Ile Maurice: Judiciaire - La magistrate Vidya Mungroo-Jugurnath happée dans une vague de mutations...

Les transferts dans le judiciaire seraient un exercice routinier, assure-t-on. Cependant, il est difficile de savoir si c'est vrai, les transferts routiniers n'obéissant pas, selon certains juristes, à des règles précises et claires. L'exercice élargi de vendredi pourrait justement servir à noyer le poisson... Non, rétorque Me Domingue.

La magistrate Vidya Mungroo-Jugurnath de la cour de Bambous a été mutée au bureau du Directeur des poursuites publiques (DPP) avant de l'avoir été l'an dernier au tribunal de Moka. On se souvient de l'enquête judiciaire sur la mort de Soopramanien Kistnen qu'elle avait présidée et dont les conclusions n'ont pas été suivies d'actions de la police. Elle a été très critique envers cette même police dans son rapport, de même que dans son ruling dans l'affaire Akil Bissessur. A-t-elle été «punie» ? Il est vrai que d'autres magistrats viennent d'être mutés au cours de ce même exercice «routinier»...

Pour Me Rama Valayden, le timing de cette vague de transferts pourrait être mal perçu du public. «La perception est importante, surtout dans les affaires de justice, tout comme la perception de biais.»

**Informations affichées**
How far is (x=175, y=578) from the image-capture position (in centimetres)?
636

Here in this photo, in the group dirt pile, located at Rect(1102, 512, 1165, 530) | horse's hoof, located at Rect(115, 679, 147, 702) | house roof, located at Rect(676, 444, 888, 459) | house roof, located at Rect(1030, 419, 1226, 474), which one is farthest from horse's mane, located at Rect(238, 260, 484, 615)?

**Travail demandé**
Recopiez mot pour mot et en entier l'article sur la mutation de la magistrate Vidya Mungroo-Jugurnath.

**Résultat obtenu**
Ile Maurice: Judiciaire - La magistrate Vidya Mungroo-Jugurnath happée dans une vague de mutations...

Les transferts dans le judiciaire seraient un exercice routinier, assure-t-on. Cependant, il est difficile de savoir si c'est vrai, les transferts routiniers n'obéissant pas, selon certains juristes, à des règles précises et claires. L'exercice élargi de vendredi pourrait justement servir à noyer le poisson... Non, rétorque Me Domingue.

La magistrate Vidya Mungroo-Jugurnath de la cour de Bambous a été mutée au bureau du Directeur des poursuites publiques (DPP) avant de l'avoir été l'an dernier au tribunal de Moka. On se souvient de l'enquête judiciaire sur la mort de Soopramanien Kistnen qu'elle avait présidée et dont les conclusions n'ont pas été suivies d'actions de la police. Elle a été très critique envers cette même police dans son rapport, de même que dans son ruling dans l'affaire Akil Bissessur. A-t-elle été «punie» ? Il est vrai que d'autres magistrats viennent d'être mutés au cours de ce même exercice «routinier»...

Pour Me Rama Valayden, le timing de cette vague de transferts pourrait être mal perçu du public. «La perception est importante, surtout dans les affaires de justice, tout comme la perception de biais.»